Deux décisions récentes montrent aussi que l’accès à la préfecture reste un contentieux majeur
L’autre actualité importante tient aux difficultés persistantes de dépôt des demandes d’AES.
Dans une ordonnance du 7 juillet 2025, le juge des référés du tribunal administratif de Paris a enjoint au préfet de police de convoquer un demandeur d’AES dans un délai de trois semaines afin qu’il puisse déposer sa demande et obtenir un récépissé. Le juge relève que le demandeur avait déposé un formulaire d’admission exceptionnelle au séjour dès le 28 décembre 2023, avait fourni toutes les pièces demandées, et que le temps écoulé caractérisait des circonstances particulières justifiant une intervention rapide : TA Paris, 7 juillet 2025, n° 2517178.
Cette décision rappelle utilement qu’en matière de séjour, l’administration ne peut pas laisser une demande complète sans perspective de rendez-vous dans un délai raisonnable. Le juge rappelle aussi qu’après enregistrement, l’étranger a vocation à recevoir un récépissé : TA Paris, 7 juillet 2025.
Mais une seconde ordonnance, rendue quelques jours plus tard, montre que le succès n’est pas automatique.

DONNÉES SOURCES:
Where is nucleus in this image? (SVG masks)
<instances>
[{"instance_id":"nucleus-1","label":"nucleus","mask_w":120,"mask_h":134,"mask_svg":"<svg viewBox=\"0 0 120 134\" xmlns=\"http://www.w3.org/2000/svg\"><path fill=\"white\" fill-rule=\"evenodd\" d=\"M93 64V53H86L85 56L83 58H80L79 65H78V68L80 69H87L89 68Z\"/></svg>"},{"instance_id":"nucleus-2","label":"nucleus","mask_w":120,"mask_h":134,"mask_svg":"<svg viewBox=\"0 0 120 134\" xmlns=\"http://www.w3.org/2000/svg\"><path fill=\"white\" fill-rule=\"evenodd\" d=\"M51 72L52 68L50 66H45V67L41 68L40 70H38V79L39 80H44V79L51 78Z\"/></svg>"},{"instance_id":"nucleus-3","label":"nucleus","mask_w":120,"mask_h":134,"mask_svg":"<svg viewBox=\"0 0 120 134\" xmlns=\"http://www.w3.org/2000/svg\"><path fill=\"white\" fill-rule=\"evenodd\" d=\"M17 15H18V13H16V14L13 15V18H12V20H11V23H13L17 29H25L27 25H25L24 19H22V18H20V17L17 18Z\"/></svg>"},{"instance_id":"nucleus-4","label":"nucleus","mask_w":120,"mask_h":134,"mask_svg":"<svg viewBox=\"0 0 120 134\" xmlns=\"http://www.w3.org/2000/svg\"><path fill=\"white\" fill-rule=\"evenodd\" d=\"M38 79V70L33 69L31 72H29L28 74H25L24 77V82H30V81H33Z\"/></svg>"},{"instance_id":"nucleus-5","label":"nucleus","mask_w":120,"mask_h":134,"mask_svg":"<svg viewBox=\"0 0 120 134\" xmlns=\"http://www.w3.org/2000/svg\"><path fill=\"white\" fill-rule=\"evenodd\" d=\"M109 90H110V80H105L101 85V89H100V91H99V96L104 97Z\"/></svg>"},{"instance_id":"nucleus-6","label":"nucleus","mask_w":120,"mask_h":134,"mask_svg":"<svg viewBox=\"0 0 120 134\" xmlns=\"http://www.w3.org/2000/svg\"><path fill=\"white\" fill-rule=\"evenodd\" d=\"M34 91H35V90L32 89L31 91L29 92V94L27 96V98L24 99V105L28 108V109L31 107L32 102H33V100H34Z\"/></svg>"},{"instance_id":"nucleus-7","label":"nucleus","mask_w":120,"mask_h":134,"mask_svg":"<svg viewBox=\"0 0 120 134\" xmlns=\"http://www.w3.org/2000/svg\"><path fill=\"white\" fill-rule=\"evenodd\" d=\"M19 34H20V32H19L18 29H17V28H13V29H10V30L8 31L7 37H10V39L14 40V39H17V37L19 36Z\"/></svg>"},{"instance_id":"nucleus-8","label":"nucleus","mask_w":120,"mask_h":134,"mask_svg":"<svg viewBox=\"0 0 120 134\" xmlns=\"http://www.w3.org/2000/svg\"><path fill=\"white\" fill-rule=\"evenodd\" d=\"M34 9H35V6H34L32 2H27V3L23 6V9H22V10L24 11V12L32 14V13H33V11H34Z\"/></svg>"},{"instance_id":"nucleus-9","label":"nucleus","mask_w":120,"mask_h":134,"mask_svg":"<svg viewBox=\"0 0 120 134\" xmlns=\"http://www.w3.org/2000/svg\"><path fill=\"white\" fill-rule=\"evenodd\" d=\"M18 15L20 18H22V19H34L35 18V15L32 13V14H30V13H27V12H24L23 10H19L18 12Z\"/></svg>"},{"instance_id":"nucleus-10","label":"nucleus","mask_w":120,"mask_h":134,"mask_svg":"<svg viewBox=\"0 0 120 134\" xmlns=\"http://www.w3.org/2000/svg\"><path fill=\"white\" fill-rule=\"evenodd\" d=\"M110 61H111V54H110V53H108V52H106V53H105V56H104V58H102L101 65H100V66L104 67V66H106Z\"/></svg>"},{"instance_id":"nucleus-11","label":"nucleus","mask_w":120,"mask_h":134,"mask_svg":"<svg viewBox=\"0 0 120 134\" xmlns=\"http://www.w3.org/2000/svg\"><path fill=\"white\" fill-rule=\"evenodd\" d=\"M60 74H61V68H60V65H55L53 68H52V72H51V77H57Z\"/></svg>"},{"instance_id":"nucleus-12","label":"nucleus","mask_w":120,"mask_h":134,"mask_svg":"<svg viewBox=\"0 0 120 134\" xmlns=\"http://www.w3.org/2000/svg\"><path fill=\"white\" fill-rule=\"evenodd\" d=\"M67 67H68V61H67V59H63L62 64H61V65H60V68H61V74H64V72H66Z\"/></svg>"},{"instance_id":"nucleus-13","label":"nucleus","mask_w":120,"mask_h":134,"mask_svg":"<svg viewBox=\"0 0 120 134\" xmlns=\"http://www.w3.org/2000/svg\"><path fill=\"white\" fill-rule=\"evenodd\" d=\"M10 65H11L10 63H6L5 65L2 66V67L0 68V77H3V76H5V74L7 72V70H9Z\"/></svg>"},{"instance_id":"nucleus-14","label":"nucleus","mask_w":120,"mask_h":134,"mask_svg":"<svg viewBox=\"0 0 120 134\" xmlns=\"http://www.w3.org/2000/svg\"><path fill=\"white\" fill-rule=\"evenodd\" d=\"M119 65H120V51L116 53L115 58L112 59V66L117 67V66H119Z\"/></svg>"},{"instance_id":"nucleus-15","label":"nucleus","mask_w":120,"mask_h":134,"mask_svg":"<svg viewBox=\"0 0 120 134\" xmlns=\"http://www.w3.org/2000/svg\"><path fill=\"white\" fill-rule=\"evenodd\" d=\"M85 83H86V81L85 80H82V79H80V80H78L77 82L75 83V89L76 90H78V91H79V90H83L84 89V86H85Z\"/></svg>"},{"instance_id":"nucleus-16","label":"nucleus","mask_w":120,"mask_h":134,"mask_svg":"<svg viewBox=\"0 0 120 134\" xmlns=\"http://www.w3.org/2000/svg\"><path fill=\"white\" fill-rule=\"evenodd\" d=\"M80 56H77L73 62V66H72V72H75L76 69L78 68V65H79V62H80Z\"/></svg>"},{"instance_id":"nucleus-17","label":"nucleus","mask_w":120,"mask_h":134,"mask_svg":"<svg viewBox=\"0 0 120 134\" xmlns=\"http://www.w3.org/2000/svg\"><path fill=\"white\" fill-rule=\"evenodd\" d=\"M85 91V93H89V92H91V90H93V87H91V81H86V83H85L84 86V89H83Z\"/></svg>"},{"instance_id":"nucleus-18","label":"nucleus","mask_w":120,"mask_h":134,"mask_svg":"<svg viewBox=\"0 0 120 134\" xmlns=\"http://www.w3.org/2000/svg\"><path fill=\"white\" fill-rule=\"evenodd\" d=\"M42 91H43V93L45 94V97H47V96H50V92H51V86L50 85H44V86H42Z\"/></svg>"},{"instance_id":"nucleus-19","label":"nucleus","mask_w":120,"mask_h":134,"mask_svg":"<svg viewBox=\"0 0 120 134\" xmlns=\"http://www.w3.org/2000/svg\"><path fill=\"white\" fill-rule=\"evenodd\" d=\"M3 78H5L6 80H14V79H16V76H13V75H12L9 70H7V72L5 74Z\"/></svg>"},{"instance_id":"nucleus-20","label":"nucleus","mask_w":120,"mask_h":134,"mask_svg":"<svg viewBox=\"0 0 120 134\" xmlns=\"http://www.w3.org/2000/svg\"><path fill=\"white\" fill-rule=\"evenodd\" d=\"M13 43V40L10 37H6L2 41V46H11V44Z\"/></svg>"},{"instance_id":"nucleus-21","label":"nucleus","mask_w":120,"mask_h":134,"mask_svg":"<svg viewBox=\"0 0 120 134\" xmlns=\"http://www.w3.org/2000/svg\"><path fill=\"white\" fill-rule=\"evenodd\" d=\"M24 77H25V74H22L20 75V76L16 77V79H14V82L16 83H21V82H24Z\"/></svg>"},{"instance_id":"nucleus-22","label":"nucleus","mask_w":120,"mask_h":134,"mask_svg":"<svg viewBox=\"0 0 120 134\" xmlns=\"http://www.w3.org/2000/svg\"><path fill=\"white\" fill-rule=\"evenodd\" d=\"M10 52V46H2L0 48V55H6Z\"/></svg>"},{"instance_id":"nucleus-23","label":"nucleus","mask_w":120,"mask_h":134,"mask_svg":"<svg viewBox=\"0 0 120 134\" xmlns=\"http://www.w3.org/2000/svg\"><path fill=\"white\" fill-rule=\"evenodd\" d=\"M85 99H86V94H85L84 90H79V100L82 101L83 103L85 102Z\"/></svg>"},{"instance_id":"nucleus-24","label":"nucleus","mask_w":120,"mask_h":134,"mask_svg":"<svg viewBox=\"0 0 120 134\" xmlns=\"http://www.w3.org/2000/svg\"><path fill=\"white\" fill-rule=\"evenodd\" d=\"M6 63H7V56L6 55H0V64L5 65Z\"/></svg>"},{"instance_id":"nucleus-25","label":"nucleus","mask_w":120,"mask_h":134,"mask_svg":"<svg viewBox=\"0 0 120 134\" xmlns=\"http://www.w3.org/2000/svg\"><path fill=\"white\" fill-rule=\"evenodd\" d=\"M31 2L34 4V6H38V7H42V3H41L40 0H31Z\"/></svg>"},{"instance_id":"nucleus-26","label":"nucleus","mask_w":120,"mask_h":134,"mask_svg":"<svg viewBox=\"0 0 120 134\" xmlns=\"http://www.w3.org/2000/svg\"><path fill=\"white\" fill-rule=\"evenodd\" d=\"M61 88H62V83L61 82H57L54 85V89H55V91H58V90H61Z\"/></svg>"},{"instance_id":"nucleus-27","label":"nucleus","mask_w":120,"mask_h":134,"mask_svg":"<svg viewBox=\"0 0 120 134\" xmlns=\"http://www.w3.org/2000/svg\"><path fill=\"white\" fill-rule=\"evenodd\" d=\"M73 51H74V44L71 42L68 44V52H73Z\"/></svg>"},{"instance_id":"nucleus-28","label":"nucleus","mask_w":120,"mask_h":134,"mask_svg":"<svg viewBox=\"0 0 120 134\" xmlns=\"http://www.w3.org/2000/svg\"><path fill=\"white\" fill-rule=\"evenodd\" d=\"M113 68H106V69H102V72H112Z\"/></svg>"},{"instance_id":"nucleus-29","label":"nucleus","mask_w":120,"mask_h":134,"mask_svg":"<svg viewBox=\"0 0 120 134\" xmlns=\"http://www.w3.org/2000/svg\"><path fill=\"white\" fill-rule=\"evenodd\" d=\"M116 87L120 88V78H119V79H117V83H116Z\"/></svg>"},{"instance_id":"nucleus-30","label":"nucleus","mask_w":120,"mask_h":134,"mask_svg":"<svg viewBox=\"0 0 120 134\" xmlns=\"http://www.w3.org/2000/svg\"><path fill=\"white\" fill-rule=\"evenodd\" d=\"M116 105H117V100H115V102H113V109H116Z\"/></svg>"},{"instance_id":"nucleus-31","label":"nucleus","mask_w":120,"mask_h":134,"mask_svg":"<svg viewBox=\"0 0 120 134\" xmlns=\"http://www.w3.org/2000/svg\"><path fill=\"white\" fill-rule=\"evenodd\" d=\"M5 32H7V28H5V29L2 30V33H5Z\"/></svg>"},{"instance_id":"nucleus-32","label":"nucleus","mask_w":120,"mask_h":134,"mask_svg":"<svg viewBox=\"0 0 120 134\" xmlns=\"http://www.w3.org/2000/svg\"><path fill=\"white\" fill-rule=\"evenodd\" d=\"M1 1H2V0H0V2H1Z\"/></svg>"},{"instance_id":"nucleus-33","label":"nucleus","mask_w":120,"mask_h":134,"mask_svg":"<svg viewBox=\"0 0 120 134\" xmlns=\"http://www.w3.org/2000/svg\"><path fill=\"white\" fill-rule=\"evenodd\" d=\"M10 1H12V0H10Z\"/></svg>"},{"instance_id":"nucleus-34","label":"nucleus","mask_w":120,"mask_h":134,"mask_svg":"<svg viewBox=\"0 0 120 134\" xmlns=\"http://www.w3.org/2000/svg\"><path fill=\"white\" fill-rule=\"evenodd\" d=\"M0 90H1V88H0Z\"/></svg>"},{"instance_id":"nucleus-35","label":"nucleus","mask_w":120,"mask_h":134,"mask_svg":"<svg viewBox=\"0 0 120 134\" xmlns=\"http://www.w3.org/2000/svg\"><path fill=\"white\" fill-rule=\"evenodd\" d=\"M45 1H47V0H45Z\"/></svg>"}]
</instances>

CONSIGNE 1:
Dans l'extrait sur l'accès à la préfecture, quels constats le juge relève-t-il dans l'ordonnance du 7 juillet 2025 ? Donnez-les tous.
CONSIGNE 2:
Reproduisez le passage de l'extrait sur l'accès à la préfecture qui commence par « Dans une ordonnance » et se termine par « 2025, n° 2517178. ».
CONSIGNE 3:
Prolongez le texte sur les difficultés de dépôt des demandes d'AES au-delà de sa dernière phrase.

RÉSULTAT DE L'EXERCICE 1:
- Le demandeur avait déposé un formulaire d'admission exceptionnelle au séjour dès le 28 décembre 2023.
- Il avait fourni toutes les pièces demandées.
- Le temps écoulé caractérisait des circonstances particulières justifiant une intervention rapide.

RÉSULTAT DE L'EXERCICE 2:
Dans une ordonnance du 7 juillet 2025, le juge des référés du tribunal administratif de Paris a enjoint au préfet de police de convoquer un demandeur d’AES dans un délai de trois semaines afin qu’il puisse déposer sa demande et obtenir un récépissé. Le juge relève que le demandeur avait déposé un formulaire d’admission exceptionnelle au séjour dès le 28 décembre 2023, avait fourni toutes les pièces demandées, et que le temps écoulé caractérisait des circonstances particulières justifiant une intervention rapide : TA Paris, 7 juillet 2025, n° 2517178.

RÉSULTAT DE L'EXERCICE 3:
Dans une décision du 11 juillet 2025, le tribunal administratif de Versailles a rejeté la demande d’un étranger qui sollicitait en urgence le traitement prioritaire de sa demande d’AES déposée depuis plus de douze mois. Le juge a considéré que cette seule durée d’attente ne suffisait pas à caractériser l’urgence, dès lors qu’elle n’était pas propre au requérant et que celui-ci ne démontrait pas, par exemple, que son activité professionnelle était menacée ou qu’il existait des circonstances personnelles particulières : TA Versailles, 11 juillet 2025, n° 2505432.
Le contentieux des rendez-vous et de l’enregistrement des demandes demeure donc très vivant. Le référé mesures utiles peut fonctionner, mais seulement si l’urgence est concrètement démontrée : ancienneté anormale, dossier complet, conséquences immédiates sur le séjour, l’emploi ou la situation familiale.